Monday, June 2, 2014

Silence is Gold

Everyone will speak or shout loudly when they are angry with other people. Sometime they shouted directly in the crowded area. It happens to me too. When I made everyone dissapointed or angry, they would shout to me no matter where they were. It made me felt ashamed and it hurts me.Those experience made me become a person who choose not to speak when I felt really angry. Everytime I felt angry to other people who made me dissapointed, I choose not to speak or shouted in front of them. 

One day, I wanted to make a cake in my food stall. I made the cake in my food stall because my food stall has everything that I need. I prepared everything to make the cake. I did everything by myself. I made dough and baked them. At that time, there was no buyer so I made the cake enjoyably. Finnally, half of the cake finished. I gave those cake to the employee in the food stall to ask their opinion about my cake. If the cake wasn't not good I could make the better one with half of dough. Fortunateky, the cake was delicious.

When I wanted to make half of the dough, some buyers came to the food stall and my food stall became crowded. At that time, the food stall was too crowded. One by one buyers came to my food stall and I couldn't make the cake. I moved to my house to make the cake. I brought all the things I need to my house. I asked some help to one of the employee to bring liquid propane gas (LPG) into my kitchen because I couldn't bring it.

When I asked help to him, I thought he would help me because he didn't answer my request. When I arrived at my house and did something, the LPG still not in my kitchen. I went to the food stall again to find out the employee. Unfortunately, he was there, he just sat and watched me. I was really angry. I asked his help again. He rejected my request harshly. I was shock. I asked his help carefully and I didn't know why he shouted to me.
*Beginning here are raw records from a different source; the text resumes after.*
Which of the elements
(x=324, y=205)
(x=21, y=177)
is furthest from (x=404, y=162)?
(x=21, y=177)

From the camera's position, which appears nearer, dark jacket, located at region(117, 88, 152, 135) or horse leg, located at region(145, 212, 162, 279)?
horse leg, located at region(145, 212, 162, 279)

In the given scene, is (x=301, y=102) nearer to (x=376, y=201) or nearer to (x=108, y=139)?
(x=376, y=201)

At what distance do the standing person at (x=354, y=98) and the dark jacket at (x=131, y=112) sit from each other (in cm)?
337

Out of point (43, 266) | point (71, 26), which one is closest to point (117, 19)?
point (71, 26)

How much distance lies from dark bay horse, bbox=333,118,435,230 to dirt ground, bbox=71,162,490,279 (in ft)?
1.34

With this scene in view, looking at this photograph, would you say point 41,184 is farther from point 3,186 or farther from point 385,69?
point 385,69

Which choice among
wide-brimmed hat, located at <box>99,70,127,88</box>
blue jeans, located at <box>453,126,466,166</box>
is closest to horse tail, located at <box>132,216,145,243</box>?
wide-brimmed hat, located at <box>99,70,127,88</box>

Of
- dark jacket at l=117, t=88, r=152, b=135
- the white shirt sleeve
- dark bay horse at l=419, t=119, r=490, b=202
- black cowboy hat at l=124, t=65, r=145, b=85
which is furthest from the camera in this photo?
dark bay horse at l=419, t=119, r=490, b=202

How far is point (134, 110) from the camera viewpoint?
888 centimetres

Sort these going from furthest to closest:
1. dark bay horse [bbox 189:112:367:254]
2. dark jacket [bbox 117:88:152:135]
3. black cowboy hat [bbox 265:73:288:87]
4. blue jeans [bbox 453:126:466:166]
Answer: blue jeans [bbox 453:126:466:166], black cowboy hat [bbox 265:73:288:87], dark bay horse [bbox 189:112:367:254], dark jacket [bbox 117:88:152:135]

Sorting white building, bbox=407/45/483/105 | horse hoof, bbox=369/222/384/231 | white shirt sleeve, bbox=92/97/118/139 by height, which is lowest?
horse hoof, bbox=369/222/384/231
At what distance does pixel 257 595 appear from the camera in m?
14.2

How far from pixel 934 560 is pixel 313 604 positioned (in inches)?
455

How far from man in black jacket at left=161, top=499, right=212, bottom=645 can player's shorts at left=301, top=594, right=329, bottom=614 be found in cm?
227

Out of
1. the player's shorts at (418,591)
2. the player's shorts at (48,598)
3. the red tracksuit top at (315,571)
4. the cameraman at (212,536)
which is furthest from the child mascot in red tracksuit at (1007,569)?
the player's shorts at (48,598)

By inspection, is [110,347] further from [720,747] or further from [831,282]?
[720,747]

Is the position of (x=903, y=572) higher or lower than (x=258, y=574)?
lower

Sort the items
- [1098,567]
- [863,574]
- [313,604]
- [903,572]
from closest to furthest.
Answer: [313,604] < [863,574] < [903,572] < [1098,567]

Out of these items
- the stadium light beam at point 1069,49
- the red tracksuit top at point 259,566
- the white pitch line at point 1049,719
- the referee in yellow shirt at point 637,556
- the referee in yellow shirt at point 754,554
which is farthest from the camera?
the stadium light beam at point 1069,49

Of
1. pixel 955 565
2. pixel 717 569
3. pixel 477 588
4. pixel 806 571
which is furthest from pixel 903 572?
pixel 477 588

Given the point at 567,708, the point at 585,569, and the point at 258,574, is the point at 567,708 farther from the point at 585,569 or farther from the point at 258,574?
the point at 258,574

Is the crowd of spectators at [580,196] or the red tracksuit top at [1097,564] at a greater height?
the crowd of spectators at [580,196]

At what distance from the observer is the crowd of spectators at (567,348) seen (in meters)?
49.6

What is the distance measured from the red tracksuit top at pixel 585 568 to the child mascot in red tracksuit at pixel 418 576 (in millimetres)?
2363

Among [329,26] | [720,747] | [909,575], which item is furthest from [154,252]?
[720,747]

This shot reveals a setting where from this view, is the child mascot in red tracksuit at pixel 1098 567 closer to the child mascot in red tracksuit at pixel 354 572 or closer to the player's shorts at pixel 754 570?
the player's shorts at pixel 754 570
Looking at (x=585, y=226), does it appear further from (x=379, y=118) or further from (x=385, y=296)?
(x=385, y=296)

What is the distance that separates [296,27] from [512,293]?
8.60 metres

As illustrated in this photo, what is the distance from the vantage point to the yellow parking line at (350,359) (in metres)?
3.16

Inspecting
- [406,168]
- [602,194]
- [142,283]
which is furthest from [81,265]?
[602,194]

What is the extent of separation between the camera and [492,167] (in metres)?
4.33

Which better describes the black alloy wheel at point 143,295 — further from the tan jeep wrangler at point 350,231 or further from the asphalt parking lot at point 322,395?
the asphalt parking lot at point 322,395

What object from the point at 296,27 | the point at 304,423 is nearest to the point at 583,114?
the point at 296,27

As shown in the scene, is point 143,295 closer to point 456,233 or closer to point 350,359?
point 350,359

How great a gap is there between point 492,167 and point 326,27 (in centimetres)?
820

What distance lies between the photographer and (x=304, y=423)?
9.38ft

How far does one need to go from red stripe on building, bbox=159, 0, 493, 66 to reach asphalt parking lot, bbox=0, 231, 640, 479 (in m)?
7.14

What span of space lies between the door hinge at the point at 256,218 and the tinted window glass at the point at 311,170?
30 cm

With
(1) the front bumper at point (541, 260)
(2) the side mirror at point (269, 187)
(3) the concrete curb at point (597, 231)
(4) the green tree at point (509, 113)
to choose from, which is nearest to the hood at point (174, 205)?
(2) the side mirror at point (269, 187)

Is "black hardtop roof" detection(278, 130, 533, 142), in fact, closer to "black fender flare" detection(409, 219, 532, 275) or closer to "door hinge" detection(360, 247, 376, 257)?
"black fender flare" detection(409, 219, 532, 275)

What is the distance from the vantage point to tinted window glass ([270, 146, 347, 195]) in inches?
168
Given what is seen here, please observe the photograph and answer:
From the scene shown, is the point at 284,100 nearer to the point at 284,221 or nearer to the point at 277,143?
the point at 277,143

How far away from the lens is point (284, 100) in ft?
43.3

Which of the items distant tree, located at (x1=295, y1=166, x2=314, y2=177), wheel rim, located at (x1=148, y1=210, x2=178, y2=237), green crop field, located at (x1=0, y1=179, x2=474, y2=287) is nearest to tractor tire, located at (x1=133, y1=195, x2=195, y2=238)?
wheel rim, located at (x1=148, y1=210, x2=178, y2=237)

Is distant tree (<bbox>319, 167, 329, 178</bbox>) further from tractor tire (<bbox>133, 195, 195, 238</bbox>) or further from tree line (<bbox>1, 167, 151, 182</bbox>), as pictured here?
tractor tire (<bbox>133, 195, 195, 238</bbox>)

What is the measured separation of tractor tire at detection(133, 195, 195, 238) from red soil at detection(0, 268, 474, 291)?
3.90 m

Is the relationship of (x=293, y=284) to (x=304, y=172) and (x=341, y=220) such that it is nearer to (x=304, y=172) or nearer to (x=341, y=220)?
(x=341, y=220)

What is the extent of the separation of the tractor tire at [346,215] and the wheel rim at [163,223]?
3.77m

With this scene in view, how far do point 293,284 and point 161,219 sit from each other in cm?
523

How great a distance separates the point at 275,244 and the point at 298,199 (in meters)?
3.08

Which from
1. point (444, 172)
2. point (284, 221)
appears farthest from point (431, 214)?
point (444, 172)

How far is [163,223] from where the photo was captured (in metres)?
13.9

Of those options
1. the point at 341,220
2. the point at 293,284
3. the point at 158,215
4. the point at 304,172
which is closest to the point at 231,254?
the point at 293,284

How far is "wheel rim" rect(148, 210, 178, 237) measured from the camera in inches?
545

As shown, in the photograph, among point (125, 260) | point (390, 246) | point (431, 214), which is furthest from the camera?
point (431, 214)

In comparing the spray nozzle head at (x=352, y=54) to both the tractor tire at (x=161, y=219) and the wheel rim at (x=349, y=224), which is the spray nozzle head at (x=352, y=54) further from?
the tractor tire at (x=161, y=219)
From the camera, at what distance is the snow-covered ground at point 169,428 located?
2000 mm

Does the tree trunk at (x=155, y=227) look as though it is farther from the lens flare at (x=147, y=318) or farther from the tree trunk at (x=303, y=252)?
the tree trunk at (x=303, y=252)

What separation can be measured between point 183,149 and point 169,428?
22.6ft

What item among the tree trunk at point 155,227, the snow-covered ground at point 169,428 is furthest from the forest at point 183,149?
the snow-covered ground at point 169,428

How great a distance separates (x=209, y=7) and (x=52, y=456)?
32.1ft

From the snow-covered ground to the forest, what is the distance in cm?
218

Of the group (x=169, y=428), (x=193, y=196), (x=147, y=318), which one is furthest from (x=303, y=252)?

If I could bring the LPG by myself, I wouldn't ask his help. I was really angry to him. I ran away to my house. I wanted to shout in front of him and I wanted to speak harshly because of my anger. I couldn't shout and speak harshly in front of him. All of words that I wanted to say couldn't be spoken. I didn't want to make him felt ashamed and I didn't want to hurt him. He was one of my mother's favorite employee. I didn't want to to make him resign from his work. I cried a lot in my room to release my anger. I threw everything in my room and stayed in my room until I felt calm. I didn't make half of the dough again because I felt tired and dejected. My mother made the cake by herself and gave it to me.

Even other people said speak your anger is the best way, I will not do that. I feel ashamed and hurt when other people shouted to me, so I will not make everyone feel like what I feel. When I feel dissapointed I will cry or throw something beside me. From this experience, I don't make cake in my food stall because my food stall always crowded and I don't want to angry with anyone in my food stall. Silence is gold.